Reproduce the entire text on Verbena canescens below, word for word.
(Beginning of Selected extract)
Species of flowering plant

Verbena canescens, often called the woolly or gray vervain, is a plant species belonging to the family Verbenaceae.

==Description==
The canescens in the binomial Verbena canescens, refers to the fine, grayish-white hairs (canescence) covering the plants' green parts. The plant is herbaceous and reaches about 16 inches tall (~40 cm). The stems, instead of being round in cross-section, are squarish. Leaves are longer than wide and their margins are incised with large teeth or shallow lobes.

Several pinkish purple to blue flowers may arise at stem tips, with each flower having below it a leaf-like, sometimes deeply lobed bract. Flower corollas display a somewhat bisymmetrical floral symmetry—they're zygomorphic.

==Distribution==
In the US, Verbena canescens occurs mainly in central and southern Texas but turns up here and there introduced elsewhere in warmer parts of the country. This is seen on the map of research-grade observations of the species on the species page at the iNaturalist website. That map also indicates that Verbena canescens occurs throughout Mexico's interior highlands, the Mexican Plateau.
(End of Selected extract)
(Beginning of Provided material)
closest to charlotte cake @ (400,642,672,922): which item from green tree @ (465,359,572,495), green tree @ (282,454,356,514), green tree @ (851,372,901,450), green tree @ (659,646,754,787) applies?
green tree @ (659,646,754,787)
(End of Provided material)
Solution below:
Species of flowering plant

Verbena canescens, often called the woolly or gray vervain, is a plant species belonging to the family Verbenaceae.

==Description==
The canescens in the binomial Verbena canescens, refers to the fine, grayish-white hairs (canescence) covering the plants' green parts. The plant is herbaceous and reaches about 16 inches tall (~40 cm). The stems, instead of being round in cross-section, are squarish. Leaves are longer than wide and their margins are incised with large teeth or shallow lobes.

Several pinkish purple to blue flowers may arise at stem tips, with each flower having below it a leaf-like, sometimes deeply lobed bract. Flower corollas display a somewhat bisymmetrical floral symmetry—they're zygomorphic.

==Distribution==
In the US, Verbena canescens occurs mainly in central and southern Texas but turns up here and there introduced elsewhere in warmer parts of the country. This is seen on the map of research-grade observations of the species on the species page at the iNaturalist website. That map also indicates that Verbena canescens occurs throughout Mexico's interior highlands, the Mexican Plateau.